Reinforcement learning (RL) has demonstrated great success in solving navigation tasks but often fails when learning complex environmental structures. One open challenge is to incorporate low-level generalizable skills with human-like adaptive path-planning in an RL framework. Motivated by neural findings in animal navigation, we propose a Successor eNtropy-based Adaptive Path-planning (SNAP) that combines a low-level goal-conditioned policy with the flexibility of a classical high-level planner. SNAP decomposes distant goal-reaching tasks into multiple nearby goal-reaching sub-tasks using a topological graph. To construct this graph, we propose an incremental subgoal discovery method that leverages the highest-entropy states in the learned Successor Representation. The Successor Representation encodes the likelihood of being in a future state given the current state and capture the relational structure of states based on a policy. Our main contributions lie in discovering subgoal states that efficiently abstract the state-space and proposing a low-level goal-conditioned controller for local navigation. Since the basic low-level skill is learned independent of state representation, our model easily generalizes to novel environments without intensive relearning. We provide empirical evidence that the proposed method enables agents to perform long-horizon sparse reward tasks quickly, take detours during barrier tasks, and exploit shortcuts that did not exist during training. Our experiments further show that the proposed method outperforms the existing goal-conditioned RL algorithms in successfully reaching distant-goal tasks and policy learning.
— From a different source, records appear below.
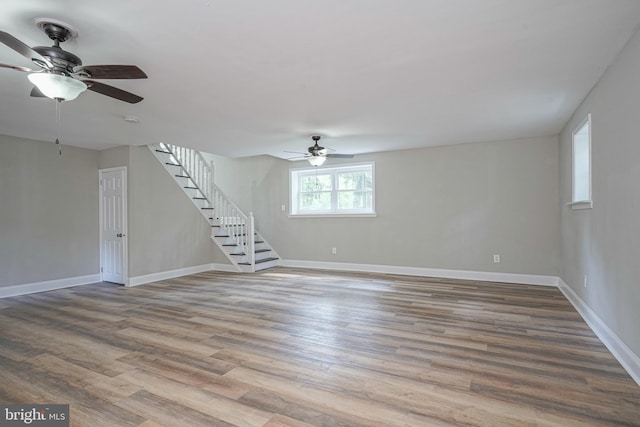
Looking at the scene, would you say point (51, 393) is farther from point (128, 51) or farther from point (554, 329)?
point (554, 329)

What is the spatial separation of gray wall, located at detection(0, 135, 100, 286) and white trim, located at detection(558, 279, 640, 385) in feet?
23.7

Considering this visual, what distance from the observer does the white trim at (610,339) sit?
2.28m

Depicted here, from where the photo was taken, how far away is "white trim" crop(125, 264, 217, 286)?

To evaluate human-like adaptive path-planning, we also compare our optimal agent with human data and found that, on average, the agent was able to find a shorter path than the human participants.
SNAP:基于后继熵的自适应导航增量子目标发现
强化学习(RL)在解决导航任务方面取得了巨大的成功,但在学习复杂的环境结构时往往失败。一个开放的挑战是在RL框架中结合低级的一般化技能和类似人类的自适应路径规划。基于动物导航中的神经学发现,我们提出了一种基于后继熵的自适应路径规划(SNAP)方法,该方法将低级目标条件策略与经典高级规划器的灵活性相结合。SNAP利用拓扑图将远距离的目标实现任务分解为多个近距离的目标实现子任务。为了构建此图,我们提出了一种增量子目标发现方法,该方法利用学习到的后继表示中的最高熵状态。后继表示根据当前状态对处于未来状态的可能性进行编码,并根据策略捕获状态的关系结构。我们的主要贡献在于发现了有效抽象状态空间的子目标状态,并提出了用于局部导航的低级目标条件控制器。由于基本的低级技能的学习独立于状态表示,我们的模型很容易推广到新的环境,而不需要密集的再学习。我们提供的经验证据表明,所提出的方法使智能体能够快速执行长视界稀疏奖励任务,在障碍任务中绕路,并利用训练过程中不存在的捷径。我们的实验进一步表明,所提出的方法在成功达到远程目标任务和策略学习方面优于现有的目标条件强化学习算法。为了评估类人自适应路径规划,我们还将我们的最优智能体与人类数据进行了比较,发现平均而言,智能体能够找到比人类参与者更短的路径。
本文章由计算机程序翻译,如有差异,请以英文原文为准。